Other economists feel there is nothing wrong with their imaginations but plenty wrong with Lord Stern's near-zero rate. They think he should have used what William Nordhaus, an economics professor at Yale University, calls "assumptions that are consistent with today's marketplace real interest rates and savings rates". In a world of limited resources, they point out, it is not obvious that spending them on future generations rather than on the current one is morally right. After all, since future generations will probably be much richer than we are, it makes no more sense for us to sacrifice our well-being for them than it would to expect 18th-century peasants to go without gruel so we can buy more computers.

Mr Nordhaus argues for a 3% discount rate, which implies that benefits accrued in 25 years' time are worth about half their current value. He would prefer to spend less money now, and live with more warming, than Lord Stern would.
But others argue against using short-term rates in the long term. Paul Klemperer, an economics professor at Oxford University, points out that very long-term securities carry very low interest rates. When the British government recently issued 40-year index-linked bonds, for instance, it did so at a 0.5% real rate. And over the very long term standard discount rates lead to strange conclusions. At a modest 2% rate, for instance, a single cent rendered unto Caesar in Jesus's time is the equivalent of about $1.5 quadrillion (or 30 times the value of the entire world economy) today.

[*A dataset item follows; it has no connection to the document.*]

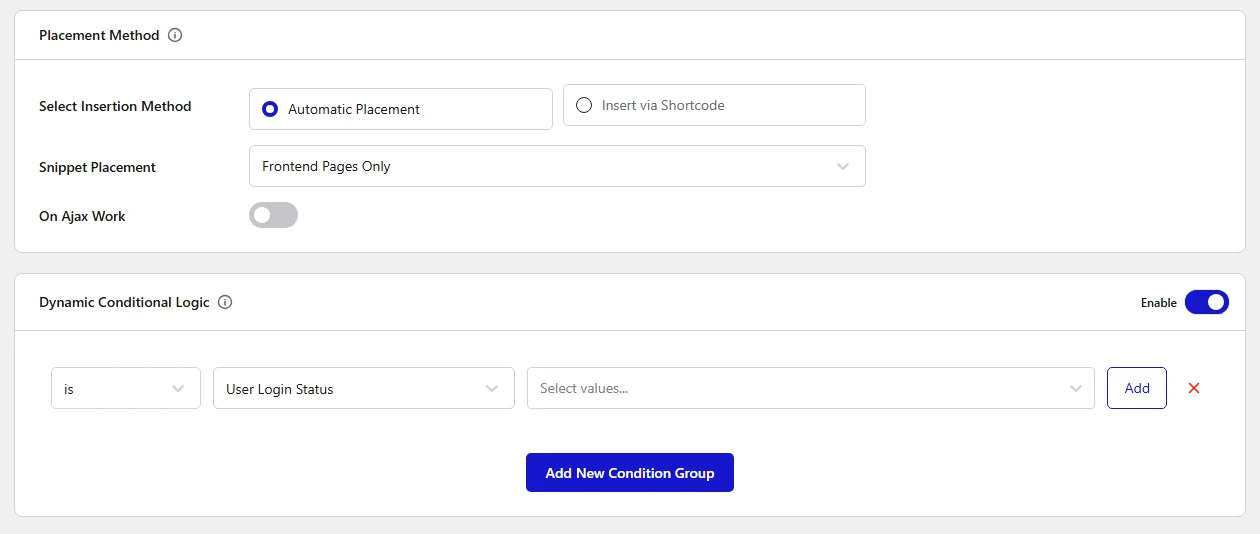 Dynamic Conditional Logic enabled with a User Login Status rule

Martin Weitzman, an economics professor at Harvard University, is less critical of Lord Stern than Mr Nordhaus is: he thinks the review is "right for the wrong reasons". Its Leitmotiv, he maintains, is "the immorality of relegating future generations to live under the shadow" of serious climate change "when for a mere annuity cost of a per cent or two (or at most three) of GDP each year we might have purchased an insurance policy on their behalf". But, he says, such guilt feelings are likely to lead to the choice of a discount rate that is hard to justify intellectually. "I think that rather than trying to go through the back door with [an] unreasonably low [discount rate]…it is much better to go directly through the front door with the legitimate concern that there is a chance, whose subjective probability is small but diffuse, that global warming may eventually cause disastrous temperatures and environmental catastrophes."